> _Objective_: Find every line in the data below that contains the string "hair", matching case exactly, and copy each of those lines.

> _Recorded data_:

_____

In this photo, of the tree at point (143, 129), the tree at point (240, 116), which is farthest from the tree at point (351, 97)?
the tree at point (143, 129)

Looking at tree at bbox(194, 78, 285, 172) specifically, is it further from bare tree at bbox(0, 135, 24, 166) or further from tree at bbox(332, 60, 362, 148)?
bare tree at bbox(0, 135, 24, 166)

_____

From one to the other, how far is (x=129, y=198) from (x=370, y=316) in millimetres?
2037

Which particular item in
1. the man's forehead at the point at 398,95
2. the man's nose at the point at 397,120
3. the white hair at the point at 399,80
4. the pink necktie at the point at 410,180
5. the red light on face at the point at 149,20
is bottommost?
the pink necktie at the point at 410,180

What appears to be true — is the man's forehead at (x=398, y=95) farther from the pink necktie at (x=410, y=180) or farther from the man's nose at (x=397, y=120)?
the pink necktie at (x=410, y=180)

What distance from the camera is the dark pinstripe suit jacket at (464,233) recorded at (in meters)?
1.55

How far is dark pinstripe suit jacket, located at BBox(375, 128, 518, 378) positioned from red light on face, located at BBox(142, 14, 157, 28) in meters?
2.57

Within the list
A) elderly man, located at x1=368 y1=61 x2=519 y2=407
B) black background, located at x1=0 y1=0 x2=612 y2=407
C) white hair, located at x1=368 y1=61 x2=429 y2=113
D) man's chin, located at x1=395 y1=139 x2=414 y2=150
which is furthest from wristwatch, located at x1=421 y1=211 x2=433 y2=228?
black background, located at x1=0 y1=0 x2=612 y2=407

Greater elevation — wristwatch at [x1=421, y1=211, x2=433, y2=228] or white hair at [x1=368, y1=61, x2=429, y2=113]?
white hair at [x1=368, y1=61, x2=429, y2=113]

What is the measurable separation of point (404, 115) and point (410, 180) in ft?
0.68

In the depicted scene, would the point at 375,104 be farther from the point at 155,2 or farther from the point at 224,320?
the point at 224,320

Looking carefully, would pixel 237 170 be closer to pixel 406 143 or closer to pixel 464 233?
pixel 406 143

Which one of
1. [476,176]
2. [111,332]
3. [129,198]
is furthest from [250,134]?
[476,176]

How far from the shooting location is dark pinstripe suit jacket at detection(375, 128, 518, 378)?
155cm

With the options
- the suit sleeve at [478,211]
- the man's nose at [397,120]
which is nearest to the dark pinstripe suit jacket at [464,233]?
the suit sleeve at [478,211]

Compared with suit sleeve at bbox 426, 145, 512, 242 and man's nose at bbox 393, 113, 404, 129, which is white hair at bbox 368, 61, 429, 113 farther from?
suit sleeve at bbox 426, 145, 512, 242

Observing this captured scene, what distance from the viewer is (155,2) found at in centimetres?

_____

> _Exercise result_:
3. the white hair at the point at 399,80
C) white hair, located at x1=368 y1=61 x2=429 y2=113
Greater elevation — wristwatch at [x1=421, y1=211, x2=433, y2=228] or white hair at [x1=368, y1=61, x2=429, y2=113]?
white hair at [x1=368, y1=61, x2=429, y2=113]
Compared with suit sleeve at bbox 426, 145, 512, 242 and man's nose at bbox 393, 113, 404, 129, which is white hair at bbox 368, 61, 429, 113 farther from?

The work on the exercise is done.